I wouldn't put in a button unless it there is a theft prevent proximity sensor for a FOB.


----------



## cpr (Aug 3, 2006)

Mods are a waste of Money?? to personalize your vehicle?is a waste? so i suppose you want to look like everybody else not only in your car but in your entire wardrobe hair style and more?? To each his own!! usually customizers or mods are ahead of the game and those unique features usually end up on the new cars that you can buy and leave Stock!! Boring but safe i guess!! You should be working on your car, racing something , building something to get your hands dirty and become a man to himself!Enjoy the work , effort and sweat of doing something!!Its agreat time to enjoy what makes us different. Each car should reflect who you are!! To Each his Own!!Stock or mod!!arty::shutme so? any help??wizards??


----------



## GM4life (Mar 18, 2007)

I posted a schamatic on the ignition system for a guy that wanted push button start on his GTO drifting car. You should be able to find it in the General Discussion thread.


----------



## cpr (Aug 3, 2006)

Thanks, can we still use the key? just trying something different!!


----------



## GM4life (Mar 18, 2007)

cpr said:


> Thanks, can we still use the key? just trying something different!!

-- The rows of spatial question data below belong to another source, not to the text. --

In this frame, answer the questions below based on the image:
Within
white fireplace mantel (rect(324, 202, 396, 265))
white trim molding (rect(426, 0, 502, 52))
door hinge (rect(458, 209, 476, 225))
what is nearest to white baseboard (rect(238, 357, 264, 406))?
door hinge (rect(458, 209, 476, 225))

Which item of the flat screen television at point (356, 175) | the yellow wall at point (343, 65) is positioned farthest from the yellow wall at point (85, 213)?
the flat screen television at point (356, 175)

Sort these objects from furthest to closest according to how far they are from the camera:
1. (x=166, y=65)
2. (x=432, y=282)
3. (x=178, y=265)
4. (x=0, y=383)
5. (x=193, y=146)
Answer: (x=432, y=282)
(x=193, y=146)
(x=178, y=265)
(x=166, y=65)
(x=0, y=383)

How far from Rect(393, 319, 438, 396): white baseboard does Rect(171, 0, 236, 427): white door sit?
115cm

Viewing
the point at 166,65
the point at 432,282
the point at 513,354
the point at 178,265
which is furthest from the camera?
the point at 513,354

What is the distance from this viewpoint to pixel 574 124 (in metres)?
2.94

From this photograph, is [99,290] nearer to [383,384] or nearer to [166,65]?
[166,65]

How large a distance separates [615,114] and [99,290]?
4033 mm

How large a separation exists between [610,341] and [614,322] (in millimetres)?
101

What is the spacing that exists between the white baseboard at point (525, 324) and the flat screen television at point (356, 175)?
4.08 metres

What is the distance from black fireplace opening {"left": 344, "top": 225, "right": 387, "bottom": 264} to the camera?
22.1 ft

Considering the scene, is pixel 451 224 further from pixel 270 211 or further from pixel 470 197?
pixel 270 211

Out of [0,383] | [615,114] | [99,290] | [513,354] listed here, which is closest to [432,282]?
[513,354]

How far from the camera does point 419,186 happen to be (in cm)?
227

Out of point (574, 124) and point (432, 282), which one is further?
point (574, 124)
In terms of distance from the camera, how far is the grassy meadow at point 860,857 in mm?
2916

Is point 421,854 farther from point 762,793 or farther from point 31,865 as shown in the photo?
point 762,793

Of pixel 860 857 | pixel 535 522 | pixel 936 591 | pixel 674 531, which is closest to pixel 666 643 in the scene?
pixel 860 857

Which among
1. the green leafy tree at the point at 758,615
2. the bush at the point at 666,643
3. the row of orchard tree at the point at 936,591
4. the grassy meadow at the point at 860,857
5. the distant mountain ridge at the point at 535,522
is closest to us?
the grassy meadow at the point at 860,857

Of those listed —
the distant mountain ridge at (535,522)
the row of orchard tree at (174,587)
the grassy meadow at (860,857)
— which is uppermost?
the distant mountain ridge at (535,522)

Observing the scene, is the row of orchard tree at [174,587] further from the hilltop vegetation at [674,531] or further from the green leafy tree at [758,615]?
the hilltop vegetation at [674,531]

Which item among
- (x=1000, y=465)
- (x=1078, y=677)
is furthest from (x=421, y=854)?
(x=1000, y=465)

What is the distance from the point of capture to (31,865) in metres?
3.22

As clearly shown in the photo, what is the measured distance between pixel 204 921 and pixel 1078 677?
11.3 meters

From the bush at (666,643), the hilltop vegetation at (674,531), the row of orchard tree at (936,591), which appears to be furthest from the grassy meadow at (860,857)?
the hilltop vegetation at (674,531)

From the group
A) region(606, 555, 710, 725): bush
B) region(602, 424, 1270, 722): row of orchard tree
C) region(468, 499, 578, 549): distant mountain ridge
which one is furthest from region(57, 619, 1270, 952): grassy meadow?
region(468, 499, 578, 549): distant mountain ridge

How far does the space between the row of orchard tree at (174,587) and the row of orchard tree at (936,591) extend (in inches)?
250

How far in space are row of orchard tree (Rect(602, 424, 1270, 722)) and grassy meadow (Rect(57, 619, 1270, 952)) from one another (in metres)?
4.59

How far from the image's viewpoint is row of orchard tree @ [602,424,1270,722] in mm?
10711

The problem is the factory security system that requires the chip in the key to communicate with the BCM. You can still wire a push button in the setup using the key. You'll need the key in the on position and use the botton to start the car.


----------



## AlaGreyGoat (Jul 6, 2006)

The fob is what communicates with the BCM. The metal key is just like any other key.
If you remove the key from the fob and keep the fob close to the car, it will crank and run.
Get the fob too far away and it will crank and run only for a few seconds.
The problem for a push button is the wheel lock and the primary ON of the ignition switch.
You probably could remove the ign cylinder and install a flip switch for ON and use
a push button to crank. As long as the fob is near, it should run.
Theft could be a problem as the steering wheel wouldn't lock, but the fob would still
have to be near to run.

Larry


----------



## cpr (Aug 3, 2006)

Yes, Yes i want to use the key to simplify, because of the security and such!! Just hate that big triangle light button and thought that would look better and more important with a little Cool thrown in if we could make that a start button!! So any Guys who make the gauge panels and plastic dash stuff have any ideas what could be done? can i use the ORIGINAL button to start the car or do i have to purchase a new button from Gm (Lacrosse) to get the factory look? so any body have some ideas in the plastic dash buisness?/ thanks again!!arty:


----------



## Rukee (Feb 8, 2007)

Just go to Staples and get one of those "Easy" buttons and mount it over that one.


----------



## cpr (Aug 3, 2006)

Rukee Great idea! it sounds Easy!! Wish it was!! I dont why so many are against this! its a great feeling to turn the key and then hit the start button and hear the motor come to life!! its a simple pleasure that we have lost!! im glad they are bringing it back!!arty:


----------



## 68greengoat (Sep 15, 2005)

That's how my buddy starts his Prius. No key tho, just hits the button.... I think he had to step on the brake too....


----------



## GM4life (Mar 18, 2007)

AlaGreyGoat said:


> The fob is what communicates with the BCM. The metal key is just like any other key.
> If you remove the key from the fob and keep the fob close to the car, it will crank and run.
> Get the fob too far away and it will crank and run only for a few seconds.
> The problem for a push button is the wheel lock and the primary ON of the ignition switch.
> ...


That may work for the 05+ but that don't work for my 04. I can start it without the FOB when the security light is off but when the security light is on no starty.



cpr said:


> Yes, Yes i want to use the key to simplify, because of the security and such!! Just hate that big triangle light button and thought that would look better and more important with a little Cool thrown in if we could make that a start button!! So any Guys who make the gauge panels and plastic dash stuff have any ideas what could be done? can i use the ORIGINAL button to start the car or do i have to purchase a new button from Gm (Lacrosse) to get the factory look? so any body have some ideas in the plastic dash buisness?/ thanks again!!arty:


If you was closer I could wire up a push button start for you still using the security system. Its hard for me to explain on the internet how to wire it up.


----------



## AlaGreyGoat (Jul 6, 2006)

68greengoat said:


> That's how my buddy starts his Prius. No key tho, just hits the button.... I think he had to step on the brake too....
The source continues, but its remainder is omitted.